§ Document text
BEGIN
# A show line, a working line and a Mal



## GatorDog (Aug 17, 2011)

My trifecta 



My Aiden, my boy, my love. He'll be 5 this July.


Just my girls  


Playing chase


Carm loves her stick...A lot.


She's also very classy


And Tulah is 18 weeks old already!


----------



## LaRen616 (Mar 4, 2010)

:wub:
:wub:
:wub:


----------



## ZoeD1217 (Feb 7, 2014)

They're beautiful! I am.... impressed with that first picture! I can hardly get a pic of one pup. 

Sent from Petguide.com Free App


----------



## Zeeva (Aug 10, 2010)

OMG! *falls over*

Beautiful c:

That 'classy' picture; if that isn't the biggest smile I've ever seen on a pup!!! Lol...


----------



## GatorDog (Aug 17, 2011)

ZoeD1217 said:


> They're beautiful! I am.... impressed with that first picture! I can hardly get a pic of one pup.
> 
> Sent from Petguide.com Free App


Thanks! I think they're just getting used to holding positions when the camera is out now 



Zeeva said:


> OMG! *falls over*
> 
> Beautiful c:
> 
> That 'classy' picture; if that isn't the biggest smile I've ever seen on a pup!!! Lol...


LOL She is a bit crazy  Thanks!


----------



## Lark (Jan 27, 2014)

Beautiful! Those are amazing pictures. My dog is handsome, but for some reason when I take a picture he ends up looking like a big weasel.


----------



## Bear GSD (Apr 12, 2012)

Great pictures, I think you have all your "lines" just about covered?


----------



## Mala (Feb 12, 2014)

What a beautiful pack! I wouldn't dare come close ?


Sent from Petguide.com Free App


----------



## glowingtoadfly (Feb 28, 2014)

Wow. Absolutely gorgeous.


----------



## Shade (Feb 20, 2012)

Wonderful photos :wub:


----------



## Vaks (Dec 30, 2011)

oh wow!!!!!!!!!!!!!


----------



## KirstenS (Sep 2, 2013)

GatorDog said:


> My trifecta
> 
> She's also very classy


My favorite :laugh: Your dogs are gorgeous!
END
§ Directions
(a) Answer these about the dog photo thread:
(i) How old will Aiden be this July?
(ii) What does Carm love?
(iii) How old is Tulah?
(b) Could you repeat everything in the dog photo thread from "## Lark (Jan" down to "just about covered?", word for word?

§ Data section
BEGIN
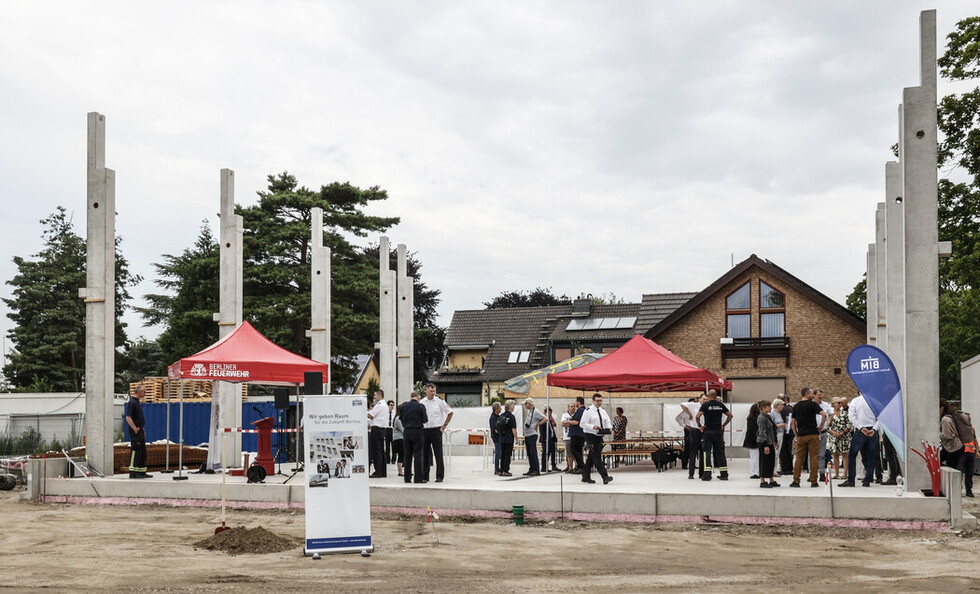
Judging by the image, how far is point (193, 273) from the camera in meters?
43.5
END
BEGIN
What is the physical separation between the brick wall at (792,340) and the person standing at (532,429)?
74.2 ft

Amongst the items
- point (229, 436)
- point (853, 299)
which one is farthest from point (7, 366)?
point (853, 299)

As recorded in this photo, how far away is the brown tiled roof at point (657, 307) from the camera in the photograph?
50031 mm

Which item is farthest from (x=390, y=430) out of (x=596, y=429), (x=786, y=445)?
END
§ Solutions
(a)
(i) 5
(ii) Her stick
(iii) 18 weeks old

(b)
## Lark (Jan 27, 2014)

Beautiful! Those are amazing pictures. My dog is handsome, but for some reason when I take a picture he ends up looking like a big weasel.


----------



## Bear GSD (Apr 12, 2012)

Great pictures, I think you have all your "lines" just about covered?